In accordance with an aspect of the invention, there a low molecular weight PTFE powder having melt viscosity of range melt viscosity of 1,000,001- 999,999,999 Pascal at 380°C at 21.6 Kg load has been disclosed.

In an embodiment, the low molecular weight PTFE micropowder may be produced by direct polymerization technology and it may be devoid of the degradation steps like irradiation or high temperature treatment.

In an embodiment, the low molecular weight PTFE micropowder may have particle size is in the range from 2 µm to 600 µm.

In an embodiument, The low molecular weight PTFE micropowder may have specific surface area (SSA) ranging from 3.0 to 20.0 m2/g.
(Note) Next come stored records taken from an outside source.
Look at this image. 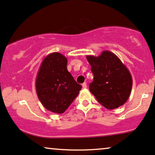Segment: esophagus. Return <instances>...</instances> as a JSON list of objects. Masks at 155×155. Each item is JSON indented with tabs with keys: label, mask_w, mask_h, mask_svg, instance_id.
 Segmentation results:
<instances>
[{
	"label": "esophagus",
	"mask_w": 155,
	"mask_h": 155,
	"mask_svg": "<svg viewBox=\"0 0 155 155\" xmlns=\"http://www.w3.org/2000/svg\"><path fill=\"white\" fill-rule=\"evenodd\" d=\"M82 87H83L84 88H86V87H87V85H86V82H84V83L82 84Z\"/></svg>",
	"instance_id": "1"
}]
</instances>
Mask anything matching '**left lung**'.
<instances>
[{"label":"left lung","mask_w":155,"mask_h":155,"mask_svg":"<svg viewBox=\"0 0 155 155\" xmlns=\"http://www.w3.org/2000/svg\"><path fill=\"white\" fill-rule=\"evenodd\" d=\"M94 81L89 90L102 106L112 110L123 106L132 91L133 79L127 67L115 54L105 50L98 57L88 55Z\"/></svg>","instance_id":"left-lung-1"}]
</instances>
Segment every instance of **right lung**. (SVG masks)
Returning <instances> with one entry per match:
<instances>
[{"label": "right lung", "mask_w": 155, "mask_h": 155, "mask_svg": "<svg viewBox=\"0 0 155 155\" xmlns=\"http://www.w3.org/2000/svg\"><path fill=\"white\" fill-rule=\"evenodd\" d=\"M67 66L65 56L59 52L49 54L41 63L35 80L37 94L42 106L59 114L65 112L82 88Z\"/></svg>", "instance_id": "1"}]
</instances>
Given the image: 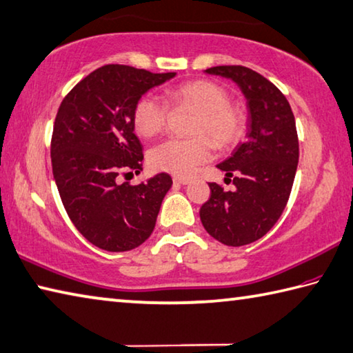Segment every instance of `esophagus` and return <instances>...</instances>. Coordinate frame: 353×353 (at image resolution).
I'll return each instance as SVG.
<instances>
[{
  "mask_svg": "<svg viewBox=\"0 0 353 353\" xmlns=\"http://www.w3.org/2000/svg\"><path fill=\"white\" fill-rule=\"evenodd\" d=\"M174 183H176V184H189L190 183V179L189 178H185V176H175L174 178Z\"/></svg>",
  "mask_w": 353,
  "mask_h": 353,
  "instance_id": "1",
  "label": "esophagus"
}]
</instances>
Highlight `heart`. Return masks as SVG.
Here are the masks:
<instances>
[{
  "label": "heart",
  "mask_w": 353,
  "mask_h": 353,
  "mask_svg": "<svg viewBox=\"0 0 353 353\" xmlns=\"http://www.w3.org/2000/svg\"><path fill=\"white\" fill-rule=\"evenodd\" d=\"M165 99L175 109L195 110L190 125L194 138H172L149 152V164L158 172L189 176L199 164L209 161L214 145L228 150L236 145L248 129V114L230 99L229 90L212 79H190L165 90ZM169 109L161 99L145 94L137 99L132 123L138 135L152 138L165 129Z\"/></svg>",
  "instance_id": "obj_1"
}]
</instances>
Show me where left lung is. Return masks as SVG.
Masks as SVG:
<instances>
[{
    "mask_svg": "<svg viewBox=\"0 0 353 353\" xmlns=\"http://www.w3.org/2000/svg\"><path fill=\"white\" fill-rule=\"evenodd\" d=\"M205 72L234 79L250 110L248 141L218 164L225 183L232 181L235 189L209 183L210 198L199 209L208 234L238 248L268 234L289 201L300 158L295 117L283 92L258 72L244 65H216Z\"/></svg>",
    "mask_w": 353,
    "mask_h": 353,
    "instance_id": "1",
    "label": "left lung"
}]
</instances>
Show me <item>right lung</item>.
Segmentation results:
<instances>
[{
    "mask_svg": "<svg viewBox=\"0 0 353 353\" xmlns=\"http://www.w3.org/2000/svg\"><path fill=\"white\" fill-rule=\"evenodd\" d=\"M174 77L108 64L83 78L59 104L50 141L53 178L70 221L99 249L132 250L155 229L170 175L137 185L118 176L143 170V145L132 123L137 99Z\"/></svg>",
    "mask_w": 353,
    "mask_h": 353,
    "instance_id": "1",
    "label": "right lung"
}]
</instances>
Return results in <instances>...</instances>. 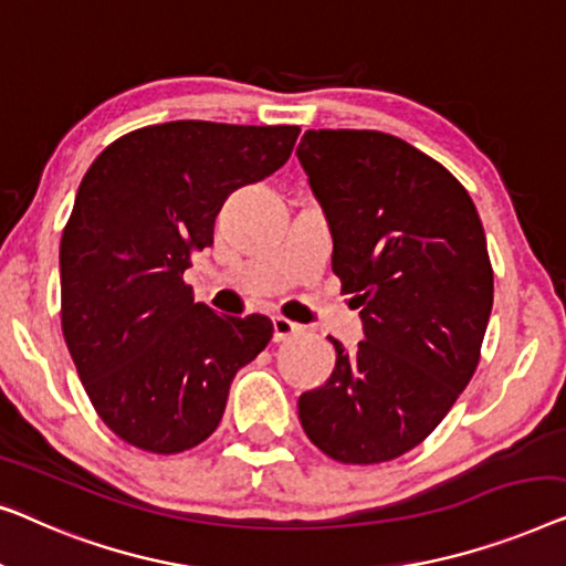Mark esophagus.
Listing matches in <instances>:
<instances>
[{"label": "esophagus", "instance_id": "obj_1", "mask_svg": "<svg viewBox=\"0 0 566 566\" xmlns=\"http://www.w3.org/2000/svg\"><path fill=\"white\" fill-rule=\"evenodd\" d=\"M272 323H274V340H286V338H294L297 333H302V325L286 321V317H282V315H276Z\"/></svg>", "mask_w": 566, "mask_h": 566}]
</instances>
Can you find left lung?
<instances>
[{
    "label": "left lung",
    "instance_id": "left-lung-1",
    "mask_svg": "<svg viewBox=\"0 0 566 566\" xmlns=\"http://www.w3.org/2000/svg\"><path fill=\"white\" fill-rule=\"evenodd\" d=\"M297 158L333 238L364 340L300 395L307 439L344 464L402 457L441 423L480 361L492 266L467 189L377 130H307Z\"/></svg>",
    "mask_w": 566,
    "mask_h": 566
}]
</instances>
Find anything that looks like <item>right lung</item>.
<instances>
[{
  "instance_id": "1",
  "label": "right lung",
  "mask_w": 566,
  "mask_h": 566,
  "mask_svg": "<svg viewBox=\"0 0 566 566\" xmlns=\"http://www.w3.org/2000/svg\"><path fill=\"white\" fill-rule=\"evenodd\" d=\"M297 125L177 120L117 138L78 185L61 238V325L94 410L154 453L202 443L235 371L264 352V315L195 302L185 269L235 189L290 158Z\"/></svg>"
}]
</instances>
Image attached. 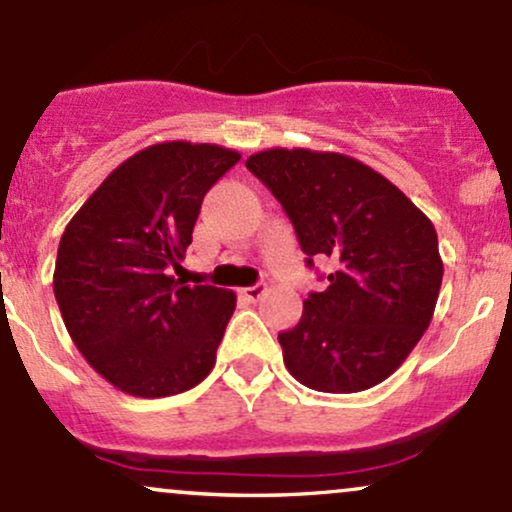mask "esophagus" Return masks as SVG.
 I'll return each mask as SVG.
<instances>
[{
  "label": "esophagus",
  "mask_w": 512,
  "mask_h": 512,
  "mask_svg": "<svg viewBox=\"0 0 512 512\" xmlns=\"http://www.w3.org/2000/svg\"><path fill=\"white\" fill-rule=\"evenodd\" d=\"M238 293H240V296L245 298V301H252V303H255V301H260V298H262V293H264V286H262V284H255V286H245V289H240Z\"/></svg>",
  "instance_id": "1"
}]
</instances>
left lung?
I'll list each match as a JSON object with an SVG mask.
<instances>
[{
	"label": "left lung",
	"mask_w": 512,
	"mask_h": 512,
	"mask_svg": "<svg viewBox=\"0 0 512 512\" xmlns=\"http://www.w3.org/2000/svg\"><path fill=\"white\" fill-rule=\"evenodd\" d=\"M245 166L284 207L305 264L334 262L327 289L310 293L298 325L279 334L289 373L339 395L383 383L436 310L443 260L433 223L390 180L344 154L269 149Z\"/></svg>",
	"instance_id": "1"
}]
</instances>
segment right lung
<instances>
[{
  "label": "right lung",
  "mask_w": 512,
  "mask_h": 512,
  "mask_svg": "<svg viewBox=\"0 0 512 512\" xmlns=\"http://www.w3.org/2000/svg\"><path fill=\"white\" fill-rule=\"evenodd\" d=\"M240 161L216 144L163 142L127 158L64 228L55 298L76 349L134 397L202 383L236 293L175 279L204 195Z\"/></svg>",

In an embodiument, The low molecular weight PTFE micropowder may have standard gravity ranges from 2.145-2.212.
In an embodiment, the low molecular weight PTFE micropowder may have molecular weight less than or equal to 6,00,000.
In another embodiment, a process for preparing a low molecular weight polytetrafluoroethylene (PTFE) micropowder having melt viscosity of range melt viscosity of 1,000,001- 999,999,999 Pascal at 380°C at 21.6 Kg load is disclosed.
The process for preparing a low molecular weight polytetrafluoroethylene (PTFE) micropowder may comprises the steps of:
(a) polymerizing Tetrafluoroethylene (TFE);
(b) coagulating the particles of PTFE to increase particle size;
(c) washing the particles of PTFE to remove impurities; and
(d) drying the wet PTFE micropowder to remove moisture and volatiles.
In accordance with an embodiment, the step of polymerizing TFE may comprises:
(a) forming an aqueous emulsion comprising a surfactant system and a fluoromonomer; and
(e) initiating polymerization of said fluoromonomer.

Further, the aqueous emulsion may comprise an initiator for initiating the polymerization process, selected from the group consisting of Disuccinic Acid Peroxide (DSAP), Ammonium Persulphate (APS), Potassium Persulphate (KPS) and combinations thereof.
In another embodiment, the aqueous emulsion may comprise chain transfer agents selected from the group consisting of alcohols, hydrocarbons and combinations thereof.
In alternate embodiment of the invention, the step of polymerizing TFE may comprise suspension polymerisation.
In accordance with an embodiment of the invention, the process for polymerizing TFE may be carried out at a temperature of 20 to 120 °C, pressure of 8 to 25 Bar, and for a polymerization reaction period of 60 to 400 minutes.

In yet another embodiment, the step of coagulation is induced by adding organic acids or inorganic acids.
The organic acids comprises of group consisting of phosphoric acid, oxalic acid, nitric acid, sulphuric acid, hydrochloric acid and combination thereof
Finally, after washing the coagulated particles with water and steam, the drying of wet PTFE micropowder may be carried out.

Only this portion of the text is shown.